— start DATA RECORDS —
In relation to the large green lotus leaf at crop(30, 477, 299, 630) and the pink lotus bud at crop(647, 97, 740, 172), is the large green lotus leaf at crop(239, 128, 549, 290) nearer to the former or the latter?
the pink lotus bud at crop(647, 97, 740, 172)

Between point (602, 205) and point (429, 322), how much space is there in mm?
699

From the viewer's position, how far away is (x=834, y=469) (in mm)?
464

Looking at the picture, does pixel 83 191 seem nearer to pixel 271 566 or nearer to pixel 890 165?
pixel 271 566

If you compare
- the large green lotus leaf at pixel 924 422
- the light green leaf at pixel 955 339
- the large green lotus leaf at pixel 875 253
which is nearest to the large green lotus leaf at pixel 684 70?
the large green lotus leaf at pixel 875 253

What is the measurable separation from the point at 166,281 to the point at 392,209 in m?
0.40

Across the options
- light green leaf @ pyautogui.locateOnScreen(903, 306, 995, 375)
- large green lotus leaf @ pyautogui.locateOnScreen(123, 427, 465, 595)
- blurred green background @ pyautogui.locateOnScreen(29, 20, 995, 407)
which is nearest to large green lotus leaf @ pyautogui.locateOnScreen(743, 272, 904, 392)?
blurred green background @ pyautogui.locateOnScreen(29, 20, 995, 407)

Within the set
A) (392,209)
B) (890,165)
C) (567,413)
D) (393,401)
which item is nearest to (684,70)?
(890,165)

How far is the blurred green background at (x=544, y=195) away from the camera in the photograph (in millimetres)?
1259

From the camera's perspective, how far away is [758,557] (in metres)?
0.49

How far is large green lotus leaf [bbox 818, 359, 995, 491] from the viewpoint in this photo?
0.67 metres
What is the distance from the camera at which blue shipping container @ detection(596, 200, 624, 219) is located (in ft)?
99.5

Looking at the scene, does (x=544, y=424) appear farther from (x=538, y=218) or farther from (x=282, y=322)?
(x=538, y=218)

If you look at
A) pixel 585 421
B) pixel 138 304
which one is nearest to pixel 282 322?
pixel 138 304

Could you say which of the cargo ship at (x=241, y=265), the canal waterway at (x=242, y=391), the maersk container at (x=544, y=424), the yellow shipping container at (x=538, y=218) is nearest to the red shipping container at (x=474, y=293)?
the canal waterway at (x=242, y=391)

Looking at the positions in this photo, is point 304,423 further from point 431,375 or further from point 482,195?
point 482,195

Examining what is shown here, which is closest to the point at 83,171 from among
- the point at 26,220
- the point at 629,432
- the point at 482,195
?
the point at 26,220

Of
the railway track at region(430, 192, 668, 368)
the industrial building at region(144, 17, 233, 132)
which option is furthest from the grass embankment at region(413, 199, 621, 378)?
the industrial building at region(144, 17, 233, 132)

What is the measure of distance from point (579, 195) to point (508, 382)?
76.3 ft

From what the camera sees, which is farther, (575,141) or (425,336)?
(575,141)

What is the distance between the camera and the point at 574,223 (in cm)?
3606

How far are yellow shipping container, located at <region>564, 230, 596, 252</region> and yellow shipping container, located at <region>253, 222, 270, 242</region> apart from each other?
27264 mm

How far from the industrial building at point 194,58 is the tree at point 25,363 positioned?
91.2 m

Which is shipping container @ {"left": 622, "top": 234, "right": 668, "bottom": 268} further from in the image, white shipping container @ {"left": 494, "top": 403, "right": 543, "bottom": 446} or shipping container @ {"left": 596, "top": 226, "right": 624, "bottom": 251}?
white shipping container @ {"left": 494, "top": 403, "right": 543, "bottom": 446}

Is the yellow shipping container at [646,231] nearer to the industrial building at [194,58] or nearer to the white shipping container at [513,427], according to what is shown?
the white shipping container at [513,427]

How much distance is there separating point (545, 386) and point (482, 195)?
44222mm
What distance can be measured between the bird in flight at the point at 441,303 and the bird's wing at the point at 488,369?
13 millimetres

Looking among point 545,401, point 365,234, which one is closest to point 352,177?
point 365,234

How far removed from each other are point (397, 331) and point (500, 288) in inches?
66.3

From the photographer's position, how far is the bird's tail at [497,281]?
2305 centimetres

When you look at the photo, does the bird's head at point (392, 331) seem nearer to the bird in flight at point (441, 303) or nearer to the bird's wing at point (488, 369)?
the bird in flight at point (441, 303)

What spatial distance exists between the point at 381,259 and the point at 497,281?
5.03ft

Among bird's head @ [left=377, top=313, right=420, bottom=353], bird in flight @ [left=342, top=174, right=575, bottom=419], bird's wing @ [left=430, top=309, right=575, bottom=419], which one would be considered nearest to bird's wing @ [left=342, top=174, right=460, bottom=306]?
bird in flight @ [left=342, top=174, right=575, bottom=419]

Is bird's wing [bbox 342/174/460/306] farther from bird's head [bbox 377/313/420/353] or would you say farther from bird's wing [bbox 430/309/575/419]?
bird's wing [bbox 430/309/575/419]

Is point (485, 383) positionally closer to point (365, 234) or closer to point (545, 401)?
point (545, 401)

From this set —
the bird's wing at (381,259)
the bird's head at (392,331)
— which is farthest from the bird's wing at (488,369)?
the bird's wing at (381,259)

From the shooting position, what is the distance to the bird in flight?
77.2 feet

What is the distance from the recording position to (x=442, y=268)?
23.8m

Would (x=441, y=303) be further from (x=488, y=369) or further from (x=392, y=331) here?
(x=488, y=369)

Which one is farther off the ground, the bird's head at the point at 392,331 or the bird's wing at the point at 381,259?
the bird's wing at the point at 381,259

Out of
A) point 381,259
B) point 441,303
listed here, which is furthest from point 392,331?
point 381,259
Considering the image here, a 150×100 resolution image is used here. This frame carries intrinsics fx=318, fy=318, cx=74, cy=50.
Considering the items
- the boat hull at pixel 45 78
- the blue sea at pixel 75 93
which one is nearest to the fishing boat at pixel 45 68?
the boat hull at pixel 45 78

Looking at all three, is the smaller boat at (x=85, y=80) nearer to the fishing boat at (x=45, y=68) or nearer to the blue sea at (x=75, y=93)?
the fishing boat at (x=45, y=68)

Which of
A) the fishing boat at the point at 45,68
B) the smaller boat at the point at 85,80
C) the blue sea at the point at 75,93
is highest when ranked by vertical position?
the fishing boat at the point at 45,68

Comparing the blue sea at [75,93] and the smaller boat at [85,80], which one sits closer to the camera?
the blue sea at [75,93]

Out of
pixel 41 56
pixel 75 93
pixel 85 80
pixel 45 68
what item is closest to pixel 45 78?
— end DATA RECORDS —
* _DO THIS_
Set down the entries verbatim, leaving none out.

* _SOLUTION_
In relation to the large green lotus leaf at crop(30, 477, 299, 630) and the pink lotus bud at crop(647, 97, 740, 172), is the large green lotus leaf at crop(239, 128, 549, 290) nearer to the former or the latter?
the pink lotus bud at crop(647, 97, 740, 172)

Between point (602, 205) and point (429, 322), how much space is there in mm?
699

From the viewer's position, how far away is (x=834, y=469) (in mm)?
464

Looking at the picture, does pixel 83 191 seem nearer to pixel 271 566 or nearer to pixel 890 165?
pixel 271 566

If you compare
- the large green lotus leaf at pixel 924 422
- the light green leaf at pixel 955 339
- the large green lotus leaf at pixel 875 253
which is nearest to the large green lotus leaf at pixel 684 70?
the large green lotus leaf at pixel 875 253

What is the measurable separation from the point at 166,281 to the point at 392,209 in m?
0.40

Across the options
- light green leaf @ pyautogui.locateOnScreen(903, 306, 995, 375)
- large green lotus leaf @ pyautogui.locateOnScreen(123, 427, 465, 595)
- blurred green background @ pyautogui.locateOnScreen(29, 20, 995, 407)
which is nearest to large green lotus leaf @ pyautogui.locateOnScreen(743, 272, 904, 392)?
blurred green background @ pyautogui.locateOnScreen(29, 20, 995, 407)

Within the set
A) (392,209)
B) (890,165)
C) (567,413)
D) (393,401)
which item is nearest to (684,70)?
(890,165)

How far is the blurred green background at (x=544, y=195) away from the camera in the photograph (in millimetres)?
1259

From the camera's perspective, how far away is [758,557] (in metres)?
0.49

How far is large green lotus leaf [bbox 818, 359, 995, 491] from the viewpoint in this photo?
0.67 metres
What is the distance from the camera at which blue shipping container @ detection(596, 200, 624, 219) is located (in ft)?
99.5

Looking at the scene, does (x=544, y=424) appear farther from (x=538, y=218) or farther from (x=282, y=322)?
(x=538, y=218)

If you look at
A) pixel 585 421
B) pixel 138 304
which one is nearest to pixel 282 322?
pixel 138 304

Could you say which of the cargo ship at (x=241, y=265), the canal waterway at (x=242, y=391), the maersk container at (x=544, y=424), the yellow shipping container at (x=538, y=218) is nearest to the red shipping container at (x=474, y=293)?
the canal waterway at (x=242, y=391)

Looking at the positions in this photo, is point 304,423 further from point 431,375 or further from point 482,195?
point 482,195

Examining what is shown here, which is closest to the point at 83,171 from among
- the point at 26,220
- the point at 629,432
- the point at 482,195
?
the point at 26,220

Of
the railway track at region(430, 192, 668, 368)
the industrial building at region(144, 17, 233, 132)
which option is furthest from the grass embankment at region(413, 199, 621, 378)?
the industrial building at region(144, 17, 233, 132)

What is the measure of distance from point (579, 195) to point (508, 382)?
76.3 ft

From what the camera sees, which is farther, (575,141) or (425,336)?
(575,141)

What is the distance between the camera and the point at 574,223 (in cm)?
3606

How far are yellow shipping container, located at <region>564, 230, 596, 252</region> and yellow shipping container, located at <region>253, 222, 270, 242</region> apart from each other?
27264 mm

How far from the industrial building at point 194,58 is the tree at point 25,363 positioned?
91.2 m

Which is shipping container @ {"left": 622, "top": 234, "right": 668, "bottom": 268} further from in the image, white shipping container @ {"left": 494, "top": 403, "right": 543, "bottom": 446} or shipping container @ {"left": 596, "top": 226, "right": 624, "bottom": 251}?
white shipping container @ {"left": 494, "top": 403, "right": 543, "bottom": 446}

Is the yellow shipping container at [646,231] nearer to the industrial building at [194,58] or nearer to the white shipping container at [513,427], according to what is shown?
the white shipping container at [513,427]

How much distance is there separating point (545, 386) and point (482, 195)?
44222mm
What distance can be measured between the bird in flight at the point at 441,303 and the bird's wing at the point at 488,369?
13 millimetres

Looking among point 545,401, point 365,234, which one is closest to point 352,177?
point 365,234

How far removed from each other are point (397, 331) and point (500, 288) in inches?
66.3

From the photographer's position, how far is the bird's tail at [497,281]?
2305 centimetres

When you look at the photo, does the bird's head at point (392, 331) seem nearer to the bird in flight at point (441, 303) or nearer to the bird's wing at point (488, 369)?
the bird in flight at point (441, 303)

What spatial distance exists between the point at 381,259 and the point at 497,281?
5.03ft

Among bird's head @ [left=377, top=313, right=420, bottom=353], bird in flight @ [left=342, top=174, right=575, bottom=419], bird's wing @ [left=430, top=309, right=575, bottom=419], which one would be considered nearest to bird's wing @ [left=342, top=174, right=460, bottom=306]?
bird in flight @ [left=342, top=174, right=575, bottom=419]

Is bird's wing [bbox 342/174/460/306] farther from bird's head [bbox 377/313/420/353] or would you say farther from bird's wing [bbox 430/309/575/419]?
bird's wing [bbox 430/309/575/419]

Is point (485, 383) positionally closer to point (365, 234) or closer to point (545, 401)?
point (545, 401)

From this set —
the bird's wing at (381,259)
the bird's head at (392,331)
— which is farthest from the bird's wing at (488,369)?
the bird's wing at (381,259)

From the shooting position, what is the distance to the bird in flight?
77.2 feet

What is the distance from the recording position to (x=442, y=268)?
23.8m

Would (x=441, y=303) be further from (x=488, y=369) or further from (x=392, y=331) here?
(x=488, y=369)

Which one is farther off the ground, the bird's head at the point at 392,331 or the bird's wing at the point at 381,259?
the bird's wing at the point at 381,259

Out of
A) point 381,259
B) point 441,303
listed here, which is furthest from point 392,331?
point 381,259
Considering the image here, a 150×100 resolution image is used here. This frame carries intrinsics fx=318, fy=318, cx=74, cy=50.
Considering the items
- the boat hull at pixel 45 78
- the blue sea at pixel 75 93
which one is nearest to the fishing boat at pixel 45 68?
the boat hull at pixel 45 78

Looking at all three, is the smaller boat at (x=85, y=80) nearer to the fishing boat at (x=45, y=68) or nearer to the blue sea at (x=75, y=93)?
the fishing boat at (x=45, y=68)

Which of
A) the fishing boat at the point at 45,68
B) the smaller boat at the point at 85,80
C) the blue sea at the point at 75,93
is highest when ranked by vertical position?
the fishing boat at the point at 45,68

Comparing the blue sea at [75,93] and the smaller boat at [85,80], which one sits closer to the camera?
the blue sea at [75,93]

Out of
pixel 41 56
pixel 75 93
pixel 85 80
pixel 45 68
what item is closest to pixel 45 78?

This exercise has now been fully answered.